[BEGIN]
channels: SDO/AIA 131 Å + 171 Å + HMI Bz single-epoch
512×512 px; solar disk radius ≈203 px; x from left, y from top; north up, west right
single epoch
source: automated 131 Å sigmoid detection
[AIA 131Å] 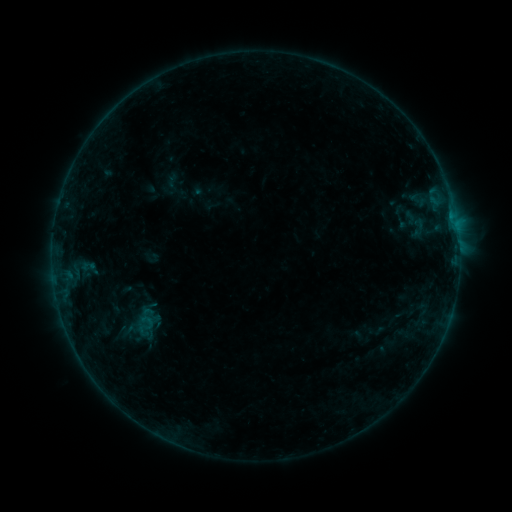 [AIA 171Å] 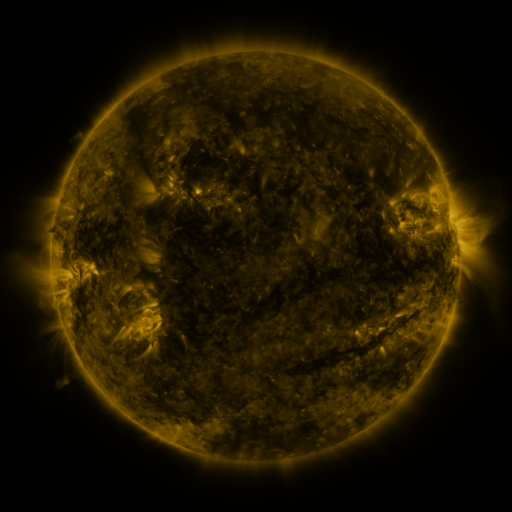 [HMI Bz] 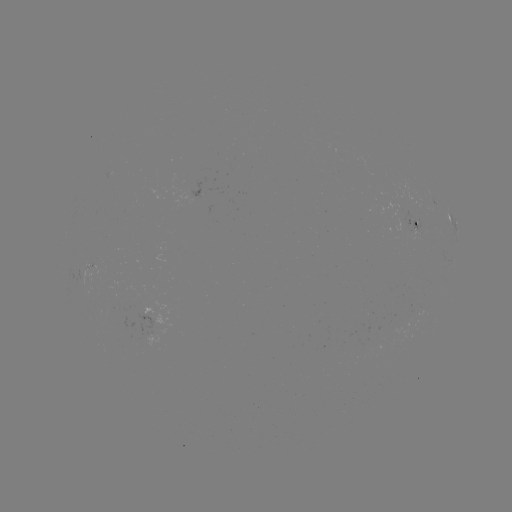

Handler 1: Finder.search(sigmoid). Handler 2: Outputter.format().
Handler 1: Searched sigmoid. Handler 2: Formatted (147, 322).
[END]
[BEGIN]
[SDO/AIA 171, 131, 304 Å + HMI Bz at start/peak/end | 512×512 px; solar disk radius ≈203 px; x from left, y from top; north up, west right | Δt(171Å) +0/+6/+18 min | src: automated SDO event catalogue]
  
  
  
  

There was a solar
[END]
Aim: Report how many lines in the items above contain the string "left", treating uppercase and lowercase as different. Give only the number.

Answer for this exercise: 2